Clearly, I've not really written anything here in 7 years. Let's change that. By writing about an issue we had at Qixxit about 3 years ago. It's pretty specific so really not exciting but I've published a bit of code for it and I wanted to finally do a bit of a write-up on it.

The problem

We ran qixxit's backend on AWS as an auto-scaling group behind an application load-balancer. The auto-scaling group would manage ec2 instances running the application. The auto-scaling group would know about the linked load balancer through a property "target-group" in its configuration. This allows the auto-scaling group to tell the load balancer to stop sending traffic to an instance before removing it. 

We used AWS CodeDeploy's blue/green deployment feature to roll out new versions. This would create a new configuration of the auto-scaling group based on a newly built AMI. It would then bring up new instances for that and redirect traffic from the load balancer to these. Eventually, the old configuration is removed.

The new configuration for the auto-scaling group has all the settings of the previous configuration copied over automatically by CodeDeploy. Except for that "target-group" setting.

Now when the auto-scaling group decides that it wants to scale in and remove an instance it will just immediately shut down that instance. (Sidenote: maybe it's because English isn't my native language but I really don't get why it's scale in/scale out and not scale down/scale up. Is this maybe specific to Amazon's documentation?) Anyway, the instance is gone but the load balancer still sends traffic to it.

I don't actually remember what specific problems this caused and whether this was also an issue when scaling out.
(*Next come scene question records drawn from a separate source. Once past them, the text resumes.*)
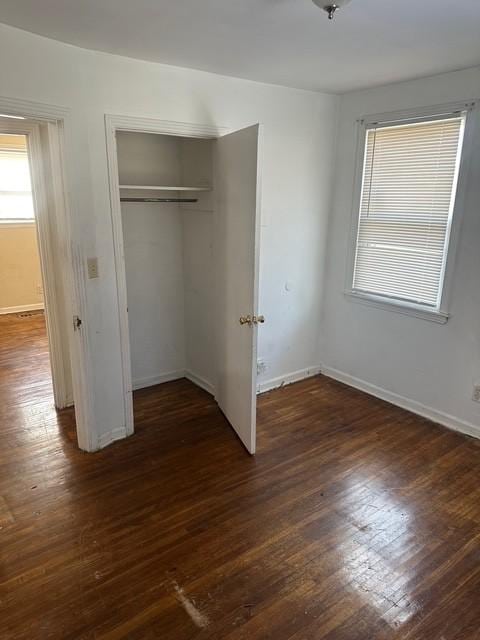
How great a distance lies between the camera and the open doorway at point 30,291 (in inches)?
118

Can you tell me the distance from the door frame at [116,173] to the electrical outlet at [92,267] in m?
0.13

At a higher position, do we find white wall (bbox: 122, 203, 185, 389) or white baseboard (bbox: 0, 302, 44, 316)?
white wall (bbox: 122, 203, 185, 389)

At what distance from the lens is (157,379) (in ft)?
13.0

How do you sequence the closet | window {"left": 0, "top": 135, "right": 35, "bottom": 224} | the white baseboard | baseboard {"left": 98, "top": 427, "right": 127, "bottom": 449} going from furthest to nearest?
1. the white baseboard
2. window {"left": 0, "top": 135, "right": 35, "bottom": 224}
3. baseboard {"left": 98, "top": 427, "right": 127, "bottom": 449}
4. the closet

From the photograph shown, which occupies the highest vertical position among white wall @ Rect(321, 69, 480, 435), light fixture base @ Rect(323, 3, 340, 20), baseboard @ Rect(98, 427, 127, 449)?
light fixture base @ Rect(323, 3, 340, 20)

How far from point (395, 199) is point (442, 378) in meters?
1.42

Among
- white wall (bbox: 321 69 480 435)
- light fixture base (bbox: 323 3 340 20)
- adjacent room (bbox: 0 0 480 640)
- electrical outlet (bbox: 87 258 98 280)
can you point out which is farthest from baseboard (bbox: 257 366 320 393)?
light fixture base (bbox: 323 3 340 20)

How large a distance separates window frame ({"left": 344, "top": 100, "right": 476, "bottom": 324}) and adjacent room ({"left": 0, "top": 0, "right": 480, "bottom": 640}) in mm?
16

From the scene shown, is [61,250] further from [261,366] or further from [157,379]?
[261,366]

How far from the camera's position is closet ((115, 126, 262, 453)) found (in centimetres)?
275

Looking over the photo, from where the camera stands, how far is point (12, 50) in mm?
2119

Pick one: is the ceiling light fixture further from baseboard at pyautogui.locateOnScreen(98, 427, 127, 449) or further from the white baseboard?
the white baseboard

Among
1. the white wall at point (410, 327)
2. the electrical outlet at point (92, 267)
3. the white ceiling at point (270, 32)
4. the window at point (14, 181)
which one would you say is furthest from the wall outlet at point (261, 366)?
the window at point (14, 181)

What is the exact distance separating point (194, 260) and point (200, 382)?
1.11 meters
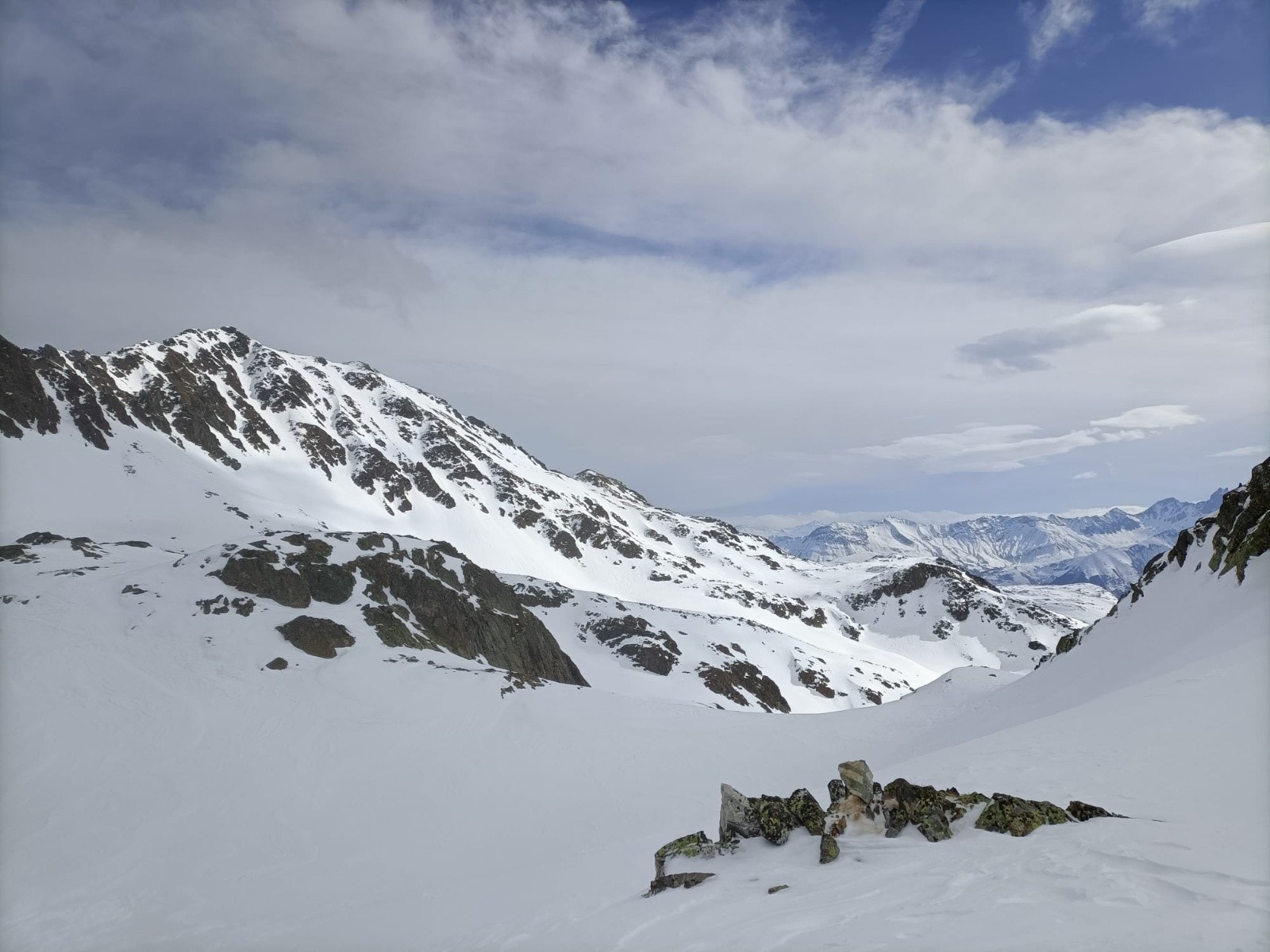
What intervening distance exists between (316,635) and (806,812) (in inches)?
1414

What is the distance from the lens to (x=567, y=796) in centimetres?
3023

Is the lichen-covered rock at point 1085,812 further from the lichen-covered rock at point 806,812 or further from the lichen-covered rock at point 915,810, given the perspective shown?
the lichen-covered rock at point 806,812

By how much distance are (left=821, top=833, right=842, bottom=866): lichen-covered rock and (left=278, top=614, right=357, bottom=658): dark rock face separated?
117 ft

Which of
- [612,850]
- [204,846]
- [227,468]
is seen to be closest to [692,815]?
[612,850]

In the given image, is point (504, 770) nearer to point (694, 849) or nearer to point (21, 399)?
point (694, 849)

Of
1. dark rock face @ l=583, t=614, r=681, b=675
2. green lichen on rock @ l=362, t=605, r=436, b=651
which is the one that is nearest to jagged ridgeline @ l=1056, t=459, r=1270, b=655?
green lichen on rock @ l=362, t=605, r=436, b=651

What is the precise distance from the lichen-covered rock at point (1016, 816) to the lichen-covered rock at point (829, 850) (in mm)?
2285

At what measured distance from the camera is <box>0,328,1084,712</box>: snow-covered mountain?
4384 cm

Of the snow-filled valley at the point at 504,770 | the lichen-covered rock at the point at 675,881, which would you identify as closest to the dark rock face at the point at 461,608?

It wasn't too dramatic and initially we worked around it by just setting the target group manually and filed a support request.

Amazon's support was helpful and acknowledged the issue. But they didn't provide a way to directly track whether this was being worked on (I guess they generally don't?) and from the communication it sounded like it was pretty unlikely anyone would ever actually work on it.

A solution

And so I wrote a bit of Javascript to solve it for us. CodeDeploy sends notifications for the various steps of the deployment. That can be hooked into to then set the target group of the auto-scaling group. The whole thing runs as a lambda managed via the serverless framework.

This was a nice way for me to practice my javascript test driving skills and also to play around with the serverless framework. And as of recently also to play around with Github Actions. Though I don't actually know if any of it still works or whether it's even still relevant and maybe the bug got fixed by Amazon. 


In closing

I don't like how this write up turned out. It seems impossible to me to describe this in a generic way that doesn't require some knowledge of a bunch of specific AWS products. But maybe that's a good way to keep expectations low for this blog.